*Data section*.
§ §
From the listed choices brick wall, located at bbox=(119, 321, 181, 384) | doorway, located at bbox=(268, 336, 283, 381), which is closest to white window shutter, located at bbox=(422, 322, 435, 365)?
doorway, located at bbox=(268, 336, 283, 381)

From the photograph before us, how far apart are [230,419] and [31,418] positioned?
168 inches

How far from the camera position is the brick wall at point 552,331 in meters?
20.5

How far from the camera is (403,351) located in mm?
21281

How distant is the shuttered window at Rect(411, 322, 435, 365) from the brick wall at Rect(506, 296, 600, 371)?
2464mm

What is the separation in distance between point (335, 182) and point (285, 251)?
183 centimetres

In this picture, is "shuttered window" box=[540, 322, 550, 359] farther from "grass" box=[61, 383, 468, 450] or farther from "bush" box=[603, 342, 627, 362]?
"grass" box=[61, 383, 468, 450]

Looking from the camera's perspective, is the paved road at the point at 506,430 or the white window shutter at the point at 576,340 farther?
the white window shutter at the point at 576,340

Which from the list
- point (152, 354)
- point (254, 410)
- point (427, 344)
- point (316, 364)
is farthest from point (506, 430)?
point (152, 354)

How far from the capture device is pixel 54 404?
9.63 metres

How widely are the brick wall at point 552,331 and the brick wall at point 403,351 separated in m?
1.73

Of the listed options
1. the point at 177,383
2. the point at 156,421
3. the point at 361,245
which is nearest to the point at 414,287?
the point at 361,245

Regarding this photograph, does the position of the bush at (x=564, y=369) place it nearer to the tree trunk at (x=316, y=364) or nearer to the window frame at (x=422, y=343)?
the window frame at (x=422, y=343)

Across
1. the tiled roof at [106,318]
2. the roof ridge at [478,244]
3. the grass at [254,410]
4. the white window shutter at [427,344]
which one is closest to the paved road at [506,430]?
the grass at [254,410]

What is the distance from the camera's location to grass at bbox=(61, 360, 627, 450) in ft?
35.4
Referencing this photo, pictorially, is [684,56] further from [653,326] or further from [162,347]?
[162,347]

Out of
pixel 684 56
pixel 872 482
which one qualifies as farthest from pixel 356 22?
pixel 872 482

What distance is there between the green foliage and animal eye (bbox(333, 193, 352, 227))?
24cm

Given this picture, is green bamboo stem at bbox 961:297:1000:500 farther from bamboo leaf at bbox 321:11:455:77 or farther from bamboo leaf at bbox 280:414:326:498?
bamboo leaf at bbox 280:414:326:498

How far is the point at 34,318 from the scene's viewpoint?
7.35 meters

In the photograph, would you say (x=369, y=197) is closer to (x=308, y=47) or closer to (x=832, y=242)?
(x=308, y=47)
§ §
*Exercise objective*. Put every line of the records above into a JSON list of strings, one string per line, and leave out the blank lines.

*Correct result*.
[
  "From the listed choices brick wall, located at bbox=(119, 321, 181, 384) | doorway, located at bbox=(268, 336, 283, 381), which is closest to white window shutter, located at bbox=(422, 322, 435, 365)?",
  "doorway, located at bbox=(268, 336, 283, 381)",
  "From the photograph before us, how far apart are [230,419] and [31,418] positioned?",
  "168 inches",
  "How far from the camera position is the brick wall at point 552,331 in meters?",
  "20.5",
  "How far from the camera is (403,351) located in mm?",
  "21281",
  "How distant is the shuttered window at Rect(411, 322, 435, 365) from the brick wall at Rect(506, 296, 600, 371)?",
  "2464mm",
  "What is the separation in distance between point (335, 182) and point (285, 251)?",
  "183 centimetres",
  "In this picture, is \"shuttered window\" box=[540, 322, 550, 359] farther from \"grass\" box=[61, 383, 468, 450] or farther from \"bush\" box=[603, 342, 627, 362]?",
  "\"grass\" box=[61, 383, 468, 450]",
  "Looking from the camera's perspective, is the paved road at the point at 506,430 or the white window shutter at the point at 576,340 farther?",
  "the white window shutter at the point at 576,340",
  "Which from the list",
  "- point (152, 354)",
  "- point (254, 410)",
  "- point (427, 344)",
  "- point (316, 364)",
  "is farthest from point (506, 430)?",
  "point (152, 354)",
  "How far from the capture device is pixel 54 404?",
  "9.63 metres",
  "How widely are the brick wall at point 552,331 and the brick wall at point 403,351 separated in m?",
  "1.73",
  "Of the listed options",
  "1. the point at 177,383",
  "2. the point at 156,421",
  "3. the point at 361,245",
  "which is nearest to the point at 414,287?",
  "the point at 361,245",
  "Regarding this photograph, does the position of the bush at (x=564, y=369) place it nearer to the tree trunk at (x=316, y=364) or nearer to the window frame at (x=422, y=343)?",
  "the window frame at (x=422, y=343)",
  "Across",
  "1. the tiled roof at [106,318]",
  "2. the roof ridge at [478,244]",
  "3. the grass at [254,410]",
  "4. the white window shutter at [427,344]",
  "which one is closest to the paved road at [506,430]?",
  "the grass at [254,410]",
  "What is the distance from the camera's location to grass at bbox=(61, 360, 627, 450) in ft?",
  "35.4",
  "Referencing this photo, pictorially, is [684,56] further from [653,326] or further from [162,347]?",
  "[162,347]",
  "Out of",
  "pixel 684 56",
  "pixel 872 482",
  "which one qualifies as farthest from pixel 356 22?",
  "pixel 872 482",
  "What distance is there between the green foliage and animal eye (bbox(333, 193, 352, 227))?",
  "24cm",
  "Given this picture, is green bamboo stem at bbox 961:297:1000:500 farther from bamboo leaf at bbox 321:11:455:77 or farther from bamboo leaf at bbox 280:414:326:498?",
  "bamboo leaf at bbox 280:414:326:498",
  "How far is the point at 34,318 from the scene's viewpoint?",
  "7.35 meters",
  "In the photograph, would you say (x=369, y=197) is closer to (x=308, y=47) or closer to (x=832, y=242)?",
  "(x=308, y=47)"
]